ESRA logo

ESRA 2023 Glance Program

All time references are in CEST

Linking Survey Data with Geospatial Data: Potentials, Methods, and Challenges 2

Session Organisers Professor Simon Kühne (Bielefeld University)
Mr Dorian Tsolak (Bielefeld University)
TimeFriday 21 July, 09:00 - 10:30
Room U6-21

Adding geospatial information to survey data offers new perspectives for social science research. It allows researchers to address regional context effects that play an important role in many research areas. Moreover, combining individual survey data with (aggregated) regional data can aid in closing data gaps and reducing study costs. Over the past years, survey projects have been increasingly enriched with geo-information, for instance, by adding geopositions or municipality codes of survey participants’ residence. In addition, many external data sources of regional indicators across various levels of aggregation are readily available. This includes, but is not limited to, administrative data, social media data, smart data, or satellite imagery. However, survey practitioners are still facing many challenges in managing, linking, and analyzing survey data in conjunction with geospatial data, thus, lots of potential for innovative research which combines survey and geodata remains untapped.

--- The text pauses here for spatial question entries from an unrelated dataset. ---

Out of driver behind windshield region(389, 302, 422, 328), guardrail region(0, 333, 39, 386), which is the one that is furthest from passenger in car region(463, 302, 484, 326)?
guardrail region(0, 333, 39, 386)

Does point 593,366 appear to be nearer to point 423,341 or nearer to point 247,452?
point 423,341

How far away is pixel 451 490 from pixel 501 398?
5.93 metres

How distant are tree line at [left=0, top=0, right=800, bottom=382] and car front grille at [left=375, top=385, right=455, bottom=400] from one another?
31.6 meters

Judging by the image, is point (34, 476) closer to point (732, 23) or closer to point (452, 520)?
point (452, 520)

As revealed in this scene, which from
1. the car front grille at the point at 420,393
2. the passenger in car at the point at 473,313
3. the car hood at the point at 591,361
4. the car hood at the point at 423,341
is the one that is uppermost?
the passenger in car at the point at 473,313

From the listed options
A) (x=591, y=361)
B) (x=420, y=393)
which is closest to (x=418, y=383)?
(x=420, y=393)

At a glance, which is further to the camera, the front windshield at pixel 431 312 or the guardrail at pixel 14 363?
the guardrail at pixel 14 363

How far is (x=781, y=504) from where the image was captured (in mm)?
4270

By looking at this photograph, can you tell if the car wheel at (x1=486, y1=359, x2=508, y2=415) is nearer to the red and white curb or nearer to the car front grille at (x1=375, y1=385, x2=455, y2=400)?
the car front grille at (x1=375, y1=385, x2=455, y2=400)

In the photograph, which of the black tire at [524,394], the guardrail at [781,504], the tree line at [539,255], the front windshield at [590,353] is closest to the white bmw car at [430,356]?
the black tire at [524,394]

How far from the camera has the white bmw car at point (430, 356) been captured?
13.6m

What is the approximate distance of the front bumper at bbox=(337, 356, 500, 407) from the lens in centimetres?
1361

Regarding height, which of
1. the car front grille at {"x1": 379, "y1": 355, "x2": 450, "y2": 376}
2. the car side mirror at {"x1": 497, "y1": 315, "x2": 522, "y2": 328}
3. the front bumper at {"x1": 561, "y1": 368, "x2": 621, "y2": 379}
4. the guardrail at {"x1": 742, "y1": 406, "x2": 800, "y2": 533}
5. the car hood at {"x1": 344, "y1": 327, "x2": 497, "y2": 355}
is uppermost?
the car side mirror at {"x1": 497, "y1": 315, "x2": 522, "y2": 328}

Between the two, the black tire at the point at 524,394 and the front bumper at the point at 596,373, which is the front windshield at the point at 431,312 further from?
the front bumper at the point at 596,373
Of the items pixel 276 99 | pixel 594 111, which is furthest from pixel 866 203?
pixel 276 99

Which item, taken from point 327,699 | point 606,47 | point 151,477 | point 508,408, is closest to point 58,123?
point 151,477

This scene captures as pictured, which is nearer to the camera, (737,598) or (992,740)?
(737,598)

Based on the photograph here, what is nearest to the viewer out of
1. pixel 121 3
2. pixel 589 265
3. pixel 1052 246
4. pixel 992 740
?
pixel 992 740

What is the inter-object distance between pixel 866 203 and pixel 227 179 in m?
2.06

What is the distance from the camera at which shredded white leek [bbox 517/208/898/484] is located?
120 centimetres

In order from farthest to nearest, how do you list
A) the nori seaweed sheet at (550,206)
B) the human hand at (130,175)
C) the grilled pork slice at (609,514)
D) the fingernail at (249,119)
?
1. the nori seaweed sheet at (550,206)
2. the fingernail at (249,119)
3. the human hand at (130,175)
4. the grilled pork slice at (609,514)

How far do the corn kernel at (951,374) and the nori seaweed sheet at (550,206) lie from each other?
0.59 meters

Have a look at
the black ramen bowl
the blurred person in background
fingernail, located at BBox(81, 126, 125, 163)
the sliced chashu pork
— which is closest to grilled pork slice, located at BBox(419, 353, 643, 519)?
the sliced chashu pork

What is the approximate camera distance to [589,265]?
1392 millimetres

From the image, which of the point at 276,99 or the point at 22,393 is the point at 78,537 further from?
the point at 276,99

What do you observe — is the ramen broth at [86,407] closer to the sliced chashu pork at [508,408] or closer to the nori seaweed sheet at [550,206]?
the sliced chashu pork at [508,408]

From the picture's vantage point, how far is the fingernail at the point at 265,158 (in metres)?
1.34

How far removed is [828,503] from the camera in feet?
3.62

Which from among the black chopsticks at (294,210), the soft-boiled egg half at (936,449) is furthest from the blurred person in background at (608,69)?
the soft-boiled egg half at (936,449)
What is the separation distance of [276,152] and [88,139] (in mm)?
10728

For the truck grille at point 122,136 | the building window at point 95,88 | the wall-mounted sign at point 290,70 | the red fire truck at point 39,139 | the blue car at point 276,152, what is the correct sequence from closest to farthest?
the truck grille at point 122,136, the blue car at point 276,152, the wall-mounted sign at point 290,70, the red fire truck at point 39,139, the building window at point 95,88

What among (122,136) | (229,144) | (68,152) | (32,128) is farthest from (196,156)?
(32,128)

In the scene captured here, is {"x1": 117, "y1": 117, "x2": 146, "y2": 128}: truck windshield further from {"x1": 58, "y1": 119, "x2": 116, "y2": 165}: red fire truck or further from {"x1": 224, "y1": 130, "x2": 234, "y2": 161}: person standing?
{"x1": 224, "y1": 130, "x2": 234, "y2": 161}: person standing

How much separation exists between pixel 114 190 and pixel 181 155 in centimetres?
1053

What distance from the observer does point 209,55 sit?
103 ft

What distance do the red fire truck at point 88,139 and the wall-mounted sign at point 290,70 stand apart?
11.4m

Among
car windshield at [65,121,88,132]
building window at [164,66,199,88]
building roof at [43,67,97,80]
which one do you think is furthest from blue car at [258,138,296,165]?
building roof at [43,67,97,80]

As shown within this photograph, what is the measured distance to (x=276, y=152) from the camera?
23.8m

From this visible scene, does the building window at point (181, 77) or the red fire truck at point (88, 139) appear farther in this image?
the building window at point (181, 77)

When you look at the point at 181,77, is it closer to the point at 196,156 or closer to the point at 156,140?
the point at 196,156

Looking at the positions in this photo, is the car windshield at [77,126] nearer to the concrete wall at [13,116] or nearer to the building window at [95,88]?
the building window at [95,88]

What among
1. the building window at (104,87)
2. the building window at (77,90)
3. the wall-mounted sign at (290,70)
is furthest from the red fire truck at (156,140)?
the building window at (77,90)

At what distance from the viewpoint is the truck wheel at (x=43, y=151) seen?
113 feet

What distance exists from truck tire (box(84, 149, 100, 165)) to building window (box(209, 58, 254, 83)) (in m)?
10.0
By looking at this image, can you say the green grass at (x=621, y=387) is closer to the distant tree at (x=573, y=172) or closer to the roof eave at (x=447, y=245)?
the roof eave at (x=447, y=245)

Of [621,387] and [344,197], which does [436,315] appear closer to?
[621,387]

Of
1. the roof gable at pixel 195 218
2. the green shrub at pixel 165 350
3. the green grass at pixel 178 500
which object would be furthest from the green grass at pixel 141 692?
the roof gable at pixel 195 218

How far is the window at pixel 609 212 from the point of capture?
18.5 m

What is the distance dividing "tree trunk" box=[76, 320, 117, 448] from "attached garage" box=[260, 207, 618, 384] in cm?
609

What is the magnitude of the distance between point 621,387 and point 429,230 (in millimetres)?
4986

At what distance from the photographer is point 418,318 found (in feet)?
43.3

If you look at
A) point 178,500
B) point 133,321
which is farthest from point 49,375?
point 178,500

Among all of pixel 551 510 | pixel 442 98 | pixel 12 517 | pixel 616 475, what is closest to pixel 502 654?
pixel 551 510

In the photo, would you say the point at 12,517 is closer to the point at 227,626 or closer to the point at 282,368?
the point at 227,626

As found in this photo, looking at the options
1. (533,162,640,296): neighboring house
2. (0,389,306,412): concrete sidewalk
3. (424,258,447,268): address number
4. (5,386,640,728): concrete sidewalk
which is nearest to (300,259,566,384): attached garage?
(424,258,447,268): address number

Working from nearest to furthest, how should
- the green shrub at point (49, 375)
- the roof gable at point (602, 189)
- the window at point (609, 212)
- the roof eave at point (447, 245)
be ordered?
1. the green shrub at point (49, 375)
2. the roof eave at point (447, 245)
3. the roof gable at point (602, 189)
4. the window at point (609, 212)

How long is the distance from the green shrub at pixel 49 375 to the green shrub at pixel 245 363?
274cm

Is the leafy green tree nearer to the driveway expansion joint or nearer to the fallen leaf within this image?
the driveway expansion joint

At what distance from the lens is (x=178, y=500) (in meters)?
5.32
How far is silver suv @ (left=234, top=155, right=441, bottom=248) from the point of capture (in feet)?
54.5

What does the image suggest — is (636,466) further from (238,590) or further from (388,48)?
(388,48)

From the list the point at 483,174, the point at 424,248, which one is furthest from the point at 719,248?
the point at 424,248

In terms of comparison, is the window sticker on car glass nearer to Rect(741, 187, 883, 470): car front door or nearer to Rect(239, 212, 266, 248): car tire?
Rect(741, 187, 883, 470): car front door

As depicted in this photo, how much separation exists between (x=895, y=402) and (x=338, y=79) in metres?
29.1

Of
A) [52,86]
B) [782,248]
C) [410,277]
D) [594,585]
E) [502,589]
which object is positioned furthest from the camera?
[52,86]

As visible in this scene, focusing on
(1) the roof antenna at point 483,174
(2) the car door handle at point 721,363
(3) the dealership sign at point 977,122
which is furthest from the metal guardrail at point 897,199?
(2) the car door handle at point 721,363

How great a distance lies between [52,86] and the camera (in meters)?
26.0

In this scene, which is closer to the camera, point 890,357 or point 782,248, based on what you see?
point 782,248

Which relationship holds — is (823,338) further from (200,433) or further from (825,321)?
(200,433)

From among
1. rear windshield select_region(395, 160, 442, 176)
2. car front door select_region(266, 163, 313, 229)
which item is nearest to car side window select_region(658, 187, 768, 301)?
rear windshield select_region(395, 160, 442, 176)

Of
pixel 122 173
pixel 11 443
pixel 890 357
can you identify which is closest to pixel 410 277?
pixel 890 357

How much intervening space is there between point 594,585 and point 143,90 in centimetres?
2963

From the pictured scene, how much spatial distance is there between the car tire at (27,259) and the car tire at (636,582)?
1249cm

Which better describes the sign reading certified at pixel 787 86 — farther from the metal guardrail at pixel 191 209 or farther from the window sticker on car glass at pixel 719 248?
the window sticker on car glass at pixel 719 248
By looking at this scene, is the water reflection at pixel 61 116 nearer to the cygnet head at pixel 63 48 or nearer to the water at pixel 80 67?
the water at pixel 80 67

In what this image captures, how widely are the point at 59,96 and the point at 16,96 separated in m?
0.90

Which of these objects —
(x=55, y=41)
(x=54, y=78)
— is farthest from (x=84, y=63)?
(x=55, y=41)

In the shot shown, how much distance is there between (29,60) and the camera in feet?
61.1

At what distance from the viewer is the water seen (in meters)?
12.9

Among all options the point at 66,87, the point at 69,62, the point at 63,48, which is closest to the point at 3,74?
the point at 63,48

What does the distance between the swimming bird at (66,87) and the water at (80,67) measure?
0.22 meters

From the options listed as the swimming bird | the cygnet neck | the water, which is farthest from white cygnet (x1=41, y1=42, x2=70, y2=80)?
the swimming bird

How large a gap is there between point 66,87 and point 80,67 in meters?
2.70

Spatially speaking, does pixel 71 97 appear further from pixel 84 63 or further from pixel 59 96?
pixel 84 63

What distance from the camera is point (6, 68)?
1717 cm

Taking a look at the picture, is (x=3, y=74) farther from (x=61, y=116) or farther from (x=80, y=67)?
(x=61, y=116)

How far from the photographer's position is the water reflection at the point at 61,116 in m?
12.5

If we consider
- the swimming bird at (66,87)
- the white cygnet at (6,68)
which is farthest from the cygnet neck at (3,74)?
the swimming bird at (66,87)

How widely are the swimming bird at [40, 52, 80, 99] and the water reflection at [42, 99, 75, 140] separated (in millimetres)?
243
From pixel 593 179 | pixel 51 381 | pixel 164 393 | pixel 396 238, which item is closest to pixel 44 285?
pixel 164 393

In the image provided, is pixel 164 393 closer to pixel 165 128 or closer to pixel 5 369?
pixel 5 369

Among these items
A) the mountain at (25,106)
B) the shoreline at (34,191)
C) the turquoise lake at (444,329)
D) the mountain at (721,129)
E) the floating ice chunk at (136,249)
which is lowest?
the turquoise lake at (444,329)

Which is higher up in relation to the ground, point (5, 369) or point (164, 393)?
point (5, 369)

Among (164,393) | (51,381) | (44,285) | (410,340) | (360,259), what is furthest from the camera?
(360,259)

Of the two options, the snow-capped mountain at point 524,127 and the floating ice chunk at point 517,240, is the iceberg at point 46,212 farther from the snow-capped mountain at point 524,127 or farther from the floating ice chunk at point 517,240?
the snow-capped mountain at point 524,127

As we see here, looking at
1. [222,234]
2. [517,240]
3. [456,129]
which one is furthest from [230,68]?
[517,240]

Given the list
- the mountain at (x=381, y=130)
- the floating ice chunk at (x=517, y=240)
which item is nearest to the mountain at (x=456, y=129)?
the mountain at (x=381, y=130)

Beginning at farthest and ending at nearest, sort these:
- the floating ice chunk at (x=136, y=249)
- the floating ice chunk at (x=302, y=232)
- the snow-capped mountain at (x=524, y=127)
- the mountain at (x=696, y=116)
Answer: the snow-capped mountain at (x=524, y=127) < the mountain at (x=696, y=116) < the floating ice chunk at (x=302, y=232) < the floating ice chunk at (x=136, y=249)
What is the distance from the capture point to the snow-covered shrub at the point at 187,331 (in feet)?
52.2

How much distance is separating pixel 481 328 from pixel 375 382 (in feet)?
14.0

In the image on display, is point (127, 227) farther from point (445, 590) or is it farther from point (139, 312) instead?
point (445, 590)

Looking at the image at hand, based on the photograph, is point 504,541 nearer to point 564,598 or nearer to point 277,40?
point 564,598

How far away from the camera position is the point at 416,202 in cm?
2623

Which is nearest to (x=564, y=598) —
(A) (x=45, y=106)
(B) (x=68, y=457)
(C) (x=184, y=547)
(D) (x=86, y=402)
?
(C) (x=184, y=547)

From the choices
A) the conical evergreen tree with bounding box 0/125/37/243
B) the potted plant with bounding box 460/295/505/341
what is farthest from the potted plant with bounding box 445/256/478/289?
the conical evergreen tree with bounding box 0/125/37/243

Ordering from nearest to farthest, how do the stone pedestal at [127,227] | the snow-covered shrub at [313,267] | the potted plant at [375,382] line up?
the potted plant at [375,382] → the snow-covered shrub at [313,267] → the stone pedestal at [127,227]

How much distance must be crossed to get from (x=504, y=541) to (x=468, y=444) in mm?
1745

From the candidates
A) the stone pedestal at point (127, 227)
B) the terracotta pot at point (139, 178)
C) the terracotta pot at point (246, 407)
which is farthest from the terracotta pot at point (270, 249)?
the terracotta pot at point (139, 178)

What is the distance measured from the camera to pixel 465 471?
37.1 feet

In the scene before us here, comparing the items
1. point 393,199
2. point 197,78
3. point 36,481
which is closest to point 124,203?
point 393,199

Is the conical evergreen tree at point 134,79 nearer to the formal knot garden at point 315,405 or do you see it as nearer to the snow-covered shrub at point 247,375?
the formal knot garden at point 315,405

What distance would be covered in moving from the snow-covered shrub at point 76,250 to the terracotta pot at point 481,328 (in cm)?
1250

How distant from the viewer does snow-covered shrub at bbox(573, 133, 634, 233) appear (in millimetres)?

The proposed conference session offers the opportunity to exchange expertise on new developments in linking survey data with geospatial information and regional indicators. Possible questions to be discussed are:

- What are potential sources of regional indicators and geospatial information that can be combined with survey data?
- What methods and procedures exist to retrieve and manage big spatial data from online sources?
- How to harmonize area changes over time when analyzing longitudinal survey data?
- How to assure the high data security standards needed for sensitive georeferenced survey data?
- Which techniques from geospatial analytics can be incorporated in common methods for cross-sectional and longitudinal survey data analysis?
- What are applications that highlight the potential of analyzing georeferenced survey data?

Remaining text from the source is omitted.